Implementation of Azure App Service security features.
Create the infrastructure:
terraform init
terraform apply -auto-approve
Next, approve the Private Endpoint created by Front Door on behalf of App Service.
Controls inbound connectivity. Functionality available when Public Access is set to TRUE.
Access can be controlled to the main site and the SCM (Advanced). Advanced can inherit rules from main.
This Terraform configuration will set up automatically ALLOW for:
- Service Tag:
AzureFrontDoor.Backend
- HTTP Header:
X-Azure-FDID
Do set Deny
as the unmatched rule:
az resource update --resource-group rg-bigfactory --name app-bigfactory --resource-type "Microsoft.Web/sites" \
--set properties.siteConfig.ipSecurityRestrictionsDefaultAction=Deny
It is possible to use the Azure backbone to access an App Service from a VM or other services.

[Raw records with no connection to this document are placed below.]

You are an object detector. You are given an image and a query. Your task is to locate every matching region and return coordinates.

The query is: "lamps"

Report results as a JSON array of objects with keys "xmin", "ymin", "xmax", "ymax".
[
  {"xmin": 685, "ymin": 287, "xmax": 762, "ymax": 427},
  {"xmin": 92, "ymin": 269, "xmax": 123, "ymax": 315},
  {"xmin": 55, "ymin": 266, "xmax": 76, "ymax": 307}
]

This Terraform project automatically configures Microsoft.Web
service endpoints for the VM subnet. Running Network Watcher will give the "next hop type" VirtualNetworkServiceEndpoint
.
When removing the service endpoint, the next hop type will be Internet
.
Couple of benefits:
- Avoid public endpoints
- Minimize the possibility of data exfiltration
- On-premises
Set create_private_endpoint_flag
to true
to enable the private endpoint:
create_private_endpoint_flag = true
This project will create three apps to measure differences in latency:
- App 1 - AFD route with public endpoint.

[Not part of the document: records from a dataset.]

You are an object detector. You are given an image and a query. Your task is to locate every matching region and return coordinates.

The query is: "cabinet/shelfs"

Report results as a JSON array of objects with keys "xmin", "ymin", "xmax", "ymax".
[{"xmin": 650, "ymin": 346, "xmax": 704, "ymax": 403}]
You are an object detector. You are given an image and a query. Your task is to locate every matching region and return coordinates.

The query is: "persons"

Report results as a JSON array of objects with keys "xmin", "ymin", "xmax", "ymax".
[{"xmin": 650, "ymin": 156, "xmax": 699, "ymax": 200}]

- App 2 - AFD route with private endpoint.
- App 3 - No AFD, direct connection to the public endpoint.
export acr="crbigfactory"
Build and push the custom application:
cd app
bash acr-build-push.bash
Back to the root directory, change the configuration to pull from ACR:
webapp_deploy_from_acr = true
Apply:
terraform apply -auto-approve
Test the routes and measure the latency.
Only one VNET injection is supported.